**EXERCISE DATA**:
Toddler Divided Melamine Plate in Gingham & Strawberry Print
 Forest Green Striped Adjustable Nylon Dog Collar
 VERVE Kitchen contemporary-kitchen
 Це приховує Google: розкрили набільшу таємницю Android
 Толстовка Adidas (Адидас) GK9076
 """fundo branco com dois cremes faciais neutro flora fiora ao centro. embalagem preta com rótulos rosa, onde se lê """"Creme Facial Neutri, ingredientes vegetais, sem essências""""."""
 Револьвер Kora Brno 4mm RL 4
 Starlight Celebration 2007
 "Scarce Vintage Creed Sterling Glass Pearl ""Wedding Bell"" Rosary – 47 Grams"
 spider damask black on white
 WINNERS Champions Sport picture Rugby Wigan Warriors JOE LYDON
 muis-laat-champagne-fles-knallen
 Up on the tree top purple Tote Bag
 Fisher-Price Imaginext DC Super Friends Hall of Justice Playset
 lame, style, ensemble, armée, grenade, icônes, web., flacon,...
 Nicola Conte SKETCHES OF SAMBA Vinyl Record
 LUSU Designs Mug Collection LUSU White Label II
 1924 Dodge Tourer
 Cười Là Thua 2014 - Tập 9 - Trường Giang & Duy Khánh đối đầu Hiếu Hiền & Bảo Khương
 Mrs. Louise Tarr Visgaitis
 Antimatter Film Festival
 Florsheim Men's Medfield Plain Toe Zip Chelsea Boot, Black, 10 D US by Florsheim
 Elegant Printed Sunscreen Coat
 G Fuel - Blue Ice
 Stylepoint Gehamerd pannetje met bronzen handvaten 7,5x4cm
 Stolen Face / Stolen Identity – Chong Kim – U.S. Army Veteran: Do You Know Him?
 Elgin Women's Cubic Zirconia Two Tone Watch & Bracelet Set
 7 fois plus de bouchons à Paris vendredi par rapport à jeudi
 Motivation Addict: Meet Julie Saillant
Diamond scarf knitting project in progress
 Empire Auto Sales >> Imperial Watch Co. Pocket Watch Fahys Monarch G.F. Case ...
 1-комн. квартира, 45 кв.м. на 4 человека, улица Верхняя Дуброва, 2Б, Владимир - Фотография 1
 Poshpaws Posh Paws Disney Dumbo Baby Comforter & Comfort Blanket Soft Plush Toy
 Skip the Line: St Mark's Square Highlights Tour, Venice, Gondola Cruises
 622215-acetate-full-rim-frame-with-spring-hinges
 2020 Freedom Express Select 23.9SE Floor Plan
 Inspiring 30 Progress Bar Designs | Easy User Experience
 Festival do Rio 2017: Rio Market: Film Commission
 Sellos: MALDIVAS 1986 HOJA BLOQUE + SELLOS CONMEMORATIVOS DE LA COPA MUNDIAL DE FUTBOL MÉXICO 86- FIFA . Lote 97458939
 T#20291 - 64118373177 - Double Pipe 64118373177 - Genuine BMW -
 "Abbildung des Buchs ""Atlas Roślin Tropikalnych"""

**TASK DESCRIPTION**: The lines that contain the word "Designs" are wanted; copy each of them from the records.

**SOLUTION FOR THIS TASK**:
 LUSU Designs Mug Collection LUSU White Label II
 Inspiring 30 Progress Bar Designs | Easy User Experience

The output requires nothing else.